WHAT YOU NEED TO DO:
Output only the span of lines that begins at the line containing "Which item is closer" and ends at the last line of the data, both included, exactly as they appear.
───
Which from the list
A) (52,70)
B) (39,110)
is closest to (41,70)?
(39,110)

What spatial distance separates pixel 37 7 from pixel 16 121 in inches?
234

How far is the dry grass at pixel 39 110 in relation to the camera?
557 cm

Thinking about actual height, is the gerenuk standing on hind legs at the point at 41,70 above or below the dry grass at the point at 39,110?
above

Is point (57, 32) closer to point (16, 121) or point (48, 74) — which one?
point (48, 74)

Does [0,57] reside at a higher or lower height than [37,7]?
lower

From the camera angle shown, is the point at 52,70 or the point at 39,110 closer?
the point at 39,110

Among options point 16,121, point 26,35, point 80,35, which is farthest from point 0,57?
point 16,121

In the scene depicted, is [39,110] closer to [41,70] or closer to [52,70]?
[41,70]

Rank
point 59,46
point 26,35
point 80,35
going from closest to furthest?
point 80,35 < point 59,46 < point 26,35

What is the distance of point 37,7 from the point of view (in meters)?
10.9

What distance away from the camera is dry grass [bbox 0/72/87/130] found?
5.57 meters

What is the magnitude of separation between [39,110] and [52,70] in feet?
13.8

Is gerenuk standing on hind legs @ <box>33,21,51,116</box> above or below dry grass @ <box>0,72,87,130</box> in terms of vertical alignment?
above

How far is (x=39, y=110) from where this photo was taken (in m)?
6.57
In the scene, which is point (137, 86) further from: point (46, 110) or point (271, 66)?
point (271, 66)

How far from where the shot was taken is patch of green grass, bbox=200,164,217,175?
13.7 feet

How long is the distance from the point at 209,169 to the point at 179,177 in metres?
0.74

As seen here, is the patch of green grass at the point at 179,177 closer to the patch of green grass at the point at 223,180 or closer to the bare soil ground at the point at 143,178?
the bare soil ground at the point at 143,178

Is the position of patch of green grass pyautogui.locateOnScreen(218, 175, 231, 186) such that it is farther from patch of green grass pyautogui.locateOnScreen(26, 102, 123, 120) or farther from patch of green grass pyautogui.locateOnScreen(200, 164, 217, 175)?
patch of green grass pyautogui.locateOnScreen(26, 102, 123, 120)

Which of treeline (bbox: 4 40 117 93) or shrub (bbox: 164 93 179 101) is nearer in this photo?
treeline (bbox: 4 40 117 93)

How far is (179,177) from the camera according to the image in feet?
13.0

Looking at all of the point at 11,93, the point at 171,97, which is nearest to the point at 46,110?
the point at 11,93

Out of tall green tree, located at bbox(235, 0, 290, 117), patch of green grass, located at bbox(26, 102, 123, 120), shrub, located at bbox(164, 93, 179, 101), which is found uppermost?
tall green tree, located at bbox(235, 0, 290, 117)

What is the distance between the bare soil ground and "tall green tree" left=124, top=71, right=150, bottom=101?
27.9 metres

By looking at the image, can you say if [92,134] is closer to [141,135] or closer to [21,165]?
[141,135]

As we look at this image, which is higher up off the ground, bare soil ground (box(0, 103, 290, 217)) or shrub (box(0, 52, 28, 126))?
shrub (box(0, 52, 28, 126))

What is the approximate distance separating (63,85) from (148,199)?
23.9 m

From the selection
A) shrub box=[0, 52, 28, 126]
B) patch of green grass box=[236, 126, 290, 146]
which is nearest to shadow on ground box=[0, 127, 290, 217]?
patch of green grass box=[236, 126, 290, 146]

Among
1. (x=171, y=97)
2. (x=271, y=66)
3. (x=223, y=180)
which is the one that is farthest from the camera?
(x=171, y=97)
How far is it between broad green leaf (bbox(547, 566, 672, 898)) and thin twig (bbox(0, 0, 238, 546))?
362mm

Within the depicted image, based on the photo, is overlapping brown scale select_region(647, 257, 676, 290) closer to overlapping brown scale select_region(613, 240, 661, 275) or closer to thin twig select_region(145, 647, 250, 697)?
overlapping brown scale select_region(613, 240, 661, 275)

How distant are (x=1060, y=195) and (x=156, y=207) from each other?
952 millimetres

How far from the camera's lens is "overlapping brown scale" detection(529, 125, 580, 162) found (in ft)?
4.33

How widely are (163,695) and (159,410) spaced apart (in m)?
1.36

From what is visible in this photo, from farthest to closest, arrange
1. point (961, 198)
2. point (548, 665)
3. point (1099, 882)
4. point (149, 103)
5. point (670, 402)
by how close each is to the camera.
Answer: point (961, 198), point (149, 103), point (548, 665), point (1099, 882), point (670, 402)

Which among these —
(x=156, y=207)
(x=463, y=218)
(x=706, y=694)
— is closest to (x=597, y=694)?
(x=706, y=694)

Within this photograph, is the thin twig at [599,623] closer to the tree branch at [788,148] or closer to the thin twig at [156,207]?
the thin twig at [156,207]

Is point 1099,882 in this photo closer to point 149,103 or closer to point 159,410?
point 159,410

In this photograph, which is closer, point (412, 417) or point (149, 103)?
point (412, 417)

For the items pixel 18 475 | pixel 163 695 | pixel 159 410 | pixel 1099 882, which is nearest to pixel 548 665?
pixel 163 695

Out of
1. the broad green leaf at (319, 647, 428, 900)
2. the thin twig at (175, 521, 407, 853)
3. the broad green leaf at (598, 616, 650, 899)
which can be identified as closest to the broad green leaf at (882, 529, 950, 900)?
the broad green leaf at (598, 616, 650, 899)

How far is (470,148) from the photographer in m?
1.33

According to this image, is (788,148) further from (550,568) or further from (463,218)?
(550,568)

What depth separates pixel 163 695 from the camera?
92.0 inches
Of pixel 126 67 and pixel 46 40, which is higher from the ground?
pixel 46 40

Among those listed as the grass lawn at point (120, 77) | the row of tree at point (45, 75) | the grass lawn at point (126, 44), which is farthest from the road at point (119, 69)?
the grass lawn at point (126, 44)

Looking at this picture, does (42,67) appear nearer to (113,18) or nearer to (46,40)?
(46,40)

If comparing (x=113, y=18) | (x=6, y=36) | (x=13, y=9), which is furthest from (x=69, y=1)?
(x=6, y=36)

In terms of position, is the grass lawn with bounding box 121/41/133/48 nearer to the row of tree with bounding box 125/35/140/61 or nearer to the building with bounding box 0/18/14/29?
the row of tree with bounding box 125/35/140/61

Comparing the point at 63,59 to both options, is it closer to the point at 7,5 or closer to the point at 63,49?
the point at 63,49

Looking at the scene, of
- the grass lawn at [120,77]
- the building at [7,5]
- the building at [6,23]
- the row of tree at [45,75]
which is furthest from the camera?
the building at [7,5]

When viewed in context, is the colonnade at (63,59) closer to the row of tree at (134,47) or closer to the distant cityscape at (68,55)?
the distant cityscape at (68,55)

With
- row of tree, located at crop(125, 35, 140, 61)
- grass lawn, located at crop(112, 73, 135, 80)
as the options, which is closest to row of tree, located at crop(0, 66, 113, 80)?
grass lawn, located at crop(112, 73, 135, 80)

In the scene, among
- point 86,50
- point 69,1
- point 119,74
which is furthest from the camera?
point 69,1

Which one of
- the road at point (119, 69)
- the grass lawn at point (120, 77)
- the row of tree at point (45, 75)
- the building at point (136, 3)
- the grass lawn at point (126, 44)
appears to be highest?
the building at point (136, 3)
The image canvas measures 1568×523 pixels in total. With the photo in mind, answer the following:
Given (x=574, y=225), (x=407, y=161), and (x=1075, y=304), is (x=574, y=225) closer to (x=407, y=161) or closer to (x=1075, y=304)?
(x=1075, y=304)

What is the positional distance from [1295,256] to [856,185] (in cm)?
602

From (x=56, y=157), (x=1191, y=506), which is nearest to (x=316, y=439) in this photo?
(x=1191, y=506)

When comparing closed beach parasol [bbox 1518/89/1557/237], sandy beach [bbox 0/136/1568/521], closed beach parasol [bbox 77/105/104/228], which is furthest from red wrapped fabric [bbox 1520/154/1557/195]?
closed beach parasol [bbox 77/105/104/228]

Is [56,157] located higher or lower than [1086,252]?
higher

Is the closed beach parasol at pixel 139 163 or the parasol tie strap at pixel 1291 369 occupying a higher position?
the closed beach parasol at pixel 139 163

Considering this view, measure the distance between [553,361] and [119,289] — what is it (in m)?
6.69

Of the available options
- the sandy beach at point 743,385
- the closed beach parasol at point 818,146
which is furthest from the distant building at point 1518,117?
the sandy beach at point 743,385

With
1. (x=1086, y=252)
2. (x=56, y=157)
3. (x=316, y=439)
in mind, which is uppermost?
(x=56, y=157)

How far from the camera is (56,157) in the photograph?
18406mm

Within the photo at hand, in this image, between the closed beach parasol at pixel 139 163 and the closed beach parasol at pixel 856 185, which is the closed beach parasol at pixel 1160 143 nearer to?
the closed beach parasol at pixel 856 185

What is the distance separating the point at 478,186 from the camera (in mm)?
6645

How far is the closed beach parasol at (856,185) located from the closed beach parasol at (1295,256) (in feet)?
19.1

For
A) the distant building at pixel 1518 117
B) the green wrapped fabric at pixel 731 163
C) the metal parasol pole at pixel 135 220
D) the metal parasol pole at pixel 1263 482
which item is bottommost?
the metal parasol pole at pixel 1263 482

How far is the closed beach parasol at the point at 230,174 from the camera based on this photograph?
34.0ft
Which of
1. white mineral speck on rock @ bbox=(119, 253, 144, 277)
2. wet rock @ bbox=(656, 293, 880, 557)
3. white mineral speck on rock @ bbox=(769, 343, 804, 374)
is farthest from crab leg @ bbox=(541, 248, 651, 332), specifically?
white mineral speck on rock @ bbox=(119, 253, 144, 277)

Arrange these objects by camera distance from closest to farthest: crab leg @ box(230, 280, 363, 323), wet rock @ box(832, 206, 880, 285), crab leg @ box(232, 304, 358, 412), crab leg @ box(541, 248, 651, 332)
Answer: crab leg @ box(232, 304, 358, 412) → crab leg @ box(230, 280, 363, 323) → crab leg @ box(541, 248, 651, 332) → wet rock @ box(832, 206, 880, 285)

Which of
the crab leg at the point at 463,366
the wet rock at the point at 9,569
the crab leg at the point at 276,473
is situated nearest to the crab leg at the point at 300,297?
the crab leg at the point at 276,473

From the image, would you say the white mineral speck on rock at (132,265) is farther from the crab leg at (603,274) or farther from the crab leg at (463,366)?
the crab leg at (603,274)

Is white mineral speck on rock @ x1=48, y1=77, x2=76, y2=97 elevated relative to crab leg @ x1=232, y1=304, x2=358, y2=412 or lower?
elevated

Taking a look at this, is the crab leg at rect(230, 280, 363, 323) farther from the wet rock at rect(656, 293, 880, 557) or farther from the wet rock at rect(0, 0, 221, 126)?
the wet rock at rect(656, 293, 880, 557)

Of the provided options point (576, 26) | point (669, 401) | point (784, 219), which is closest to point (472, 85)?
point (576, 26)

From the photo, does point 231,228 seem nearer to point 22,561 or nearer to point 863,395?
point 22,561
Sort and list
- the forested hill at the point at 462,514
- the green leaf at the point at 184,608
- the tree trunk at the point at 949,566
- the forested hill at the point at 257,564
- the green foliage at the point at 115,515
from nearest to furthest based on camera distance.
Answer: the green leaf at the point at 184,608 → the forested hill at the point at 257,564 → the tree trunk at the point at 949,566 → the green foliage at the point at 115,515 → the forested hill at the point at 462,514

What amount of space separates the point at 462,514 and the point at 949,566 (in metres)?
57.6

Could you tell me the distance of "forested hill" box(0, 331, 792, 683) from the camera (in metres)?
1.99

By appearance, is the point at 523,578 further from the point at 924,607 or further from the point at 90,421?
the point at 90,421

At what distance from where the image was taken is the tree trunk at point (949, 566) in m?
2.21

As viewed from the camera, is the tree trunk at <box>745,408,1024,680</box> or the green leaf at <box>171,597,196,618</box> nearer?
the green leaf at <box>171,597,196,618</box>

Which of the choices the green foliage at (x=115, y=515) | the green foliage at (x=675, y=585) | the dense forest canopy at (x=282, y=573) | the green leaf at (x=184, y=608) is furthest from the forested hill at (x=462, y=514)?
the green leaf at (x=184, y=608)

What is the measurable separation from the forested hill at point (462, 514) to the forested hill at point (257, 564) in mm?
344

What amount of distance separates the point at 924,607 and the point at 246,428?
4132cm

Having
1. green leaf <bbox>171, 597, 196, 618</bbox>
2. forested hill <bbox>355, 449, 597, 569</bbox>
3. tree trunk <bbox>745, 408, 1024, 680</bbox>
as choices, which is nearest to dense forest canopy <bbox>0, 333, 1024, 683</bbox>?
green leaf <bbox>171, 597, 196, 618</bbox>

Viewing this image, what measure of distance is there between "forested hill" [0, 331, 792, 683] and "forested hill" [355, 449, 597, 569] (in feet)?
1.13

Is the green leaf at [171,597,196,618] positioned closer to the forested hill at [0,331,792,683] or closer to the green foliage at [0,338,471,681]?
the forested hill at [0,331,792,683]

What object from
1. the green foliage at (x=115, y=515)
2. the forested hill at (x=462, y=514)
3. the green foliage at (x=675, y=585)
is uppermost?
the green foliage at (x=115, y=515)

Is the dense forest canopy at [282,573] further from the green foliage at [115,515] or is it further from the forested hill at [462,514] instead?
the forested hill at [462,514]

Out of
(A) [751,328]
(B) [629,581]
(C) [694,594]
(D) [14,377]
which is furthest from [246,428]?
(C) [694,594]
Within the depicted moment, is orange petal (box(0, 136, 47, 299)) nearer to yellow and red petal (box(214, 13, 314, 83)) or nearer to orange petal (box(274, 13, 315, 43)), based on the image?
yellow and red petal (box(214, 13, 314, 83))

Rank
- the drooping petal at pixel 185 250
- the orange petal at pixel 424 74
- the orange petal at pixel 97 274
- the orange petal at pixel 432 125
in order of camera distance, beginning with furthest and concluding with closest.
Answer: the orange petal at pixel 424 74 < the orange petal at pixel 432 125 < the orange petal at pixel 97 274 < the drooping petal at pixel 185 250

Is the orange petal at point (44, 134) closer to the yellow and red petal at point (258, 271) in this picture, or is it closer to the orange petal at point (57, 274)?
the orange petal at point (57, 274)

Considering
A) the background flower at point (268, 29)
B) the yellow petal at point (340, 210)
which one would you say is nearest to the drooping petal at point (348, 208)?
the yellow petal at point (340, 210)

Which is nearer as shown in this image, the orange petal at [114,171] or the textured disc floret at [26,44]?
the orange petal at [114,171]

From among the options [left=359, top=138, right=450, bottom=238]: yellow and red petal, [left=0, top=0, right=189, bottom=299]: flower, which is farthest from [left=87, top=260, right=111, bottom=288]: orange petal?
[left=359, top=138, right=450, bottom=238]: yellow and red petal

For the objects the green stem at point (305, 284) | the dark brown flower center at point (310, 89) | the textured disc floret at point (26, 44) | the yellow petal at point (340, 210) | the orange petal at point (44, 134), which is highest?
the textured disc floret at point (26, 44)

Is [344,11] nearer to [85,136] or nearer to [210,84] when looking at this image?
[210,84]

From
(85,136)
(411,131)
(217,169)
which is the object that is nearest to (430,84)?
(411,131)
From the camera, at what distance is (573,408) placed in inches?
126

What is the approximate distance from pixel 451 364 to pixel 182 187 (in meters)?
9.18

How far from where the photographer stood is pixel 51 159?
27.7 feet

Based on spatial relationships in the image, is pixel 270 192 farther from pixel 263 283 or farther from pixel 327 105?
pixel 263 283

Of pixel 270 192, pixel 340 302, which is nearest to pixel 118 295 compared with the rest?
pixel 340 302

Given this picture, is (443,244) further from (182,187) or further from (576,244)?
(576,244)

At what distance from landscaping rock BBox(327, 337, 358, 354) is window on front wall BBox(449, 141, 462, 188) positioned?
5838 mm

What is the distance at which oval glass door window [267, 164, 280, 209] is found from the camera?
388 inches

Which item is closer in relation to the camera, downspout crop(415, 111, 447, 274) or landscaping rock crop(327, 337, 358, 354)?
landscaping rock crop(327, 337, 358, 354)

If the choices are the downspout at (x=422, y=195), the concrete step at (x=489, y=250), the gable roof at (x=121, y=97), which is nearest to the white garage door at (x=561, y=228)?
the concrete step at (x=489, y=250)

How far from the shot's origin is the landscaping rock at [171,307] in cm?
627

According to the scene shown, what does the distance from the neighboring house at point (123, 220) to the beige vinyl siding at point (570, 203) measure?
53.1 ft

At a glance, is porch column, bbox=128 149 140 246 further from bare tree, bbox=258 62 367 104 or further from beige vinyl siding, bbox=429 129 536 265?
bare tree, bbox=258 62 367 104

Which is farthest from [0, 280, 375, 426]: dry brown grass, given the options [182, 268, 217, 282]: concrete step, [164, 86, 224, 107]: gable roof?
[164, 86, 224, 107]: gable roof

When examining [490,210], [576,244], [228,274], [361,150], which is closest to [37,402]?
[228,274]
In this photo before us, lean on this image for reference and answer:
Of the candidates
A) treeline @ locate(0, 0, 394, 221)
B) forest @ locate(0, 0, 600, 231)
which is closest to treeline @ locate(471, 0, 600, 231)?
───
RESULT OF THIS EXERCISE:
Which item is closer in relation to the camera, downspout crop(415, 111, 447, 274) or landscaping rock crop(327, 337, 358, 354)?
landscaping rock crop(327, 337, 358, 354)

If the choices are the downspout at (x=422, y=195), the concrete step at (x=489, y=250), the gable roof at (x=121, y=97), which is nearest to the white garage door at (x=561, y=228)?
the concrete step at (x=489, y=250)

How far from the shot's origin is the landscaping rock at [171,307] in cm?
627

According to the scene shown, what does the distance from the neighboring house at point (123, 220) to the beige vinyl siding at point (570, 203) measure?
53.1 ft

At a glance, is porch column, bbox=128 149 140 246 further from bare tree, bbox=258 62 367 104 or further from beige vinyl siding, bbox=429 129 536 265?
bare tree, bbox=258 62 367 104

Which is farthest from [0, 280, 375, 426]: dry brown grass, given the options [182, 268, 217, 282]: concrete step, [164, 86, 224, 107]: gable roof?
[164, 86, 224, 107]: gable roof

When examining [490,210], [576,244], [228,274], [361,150], which is closest to [37,402]?
[228,274]
In this photo before us, lean on this image for reference and answer:
Of the candidates
A) treeline @ locate(0, 0, 394, 221)
B) forest @ locate(0, 0, 600, 231)
which is closest to treeline @ locate(471, 0, 600, 231)?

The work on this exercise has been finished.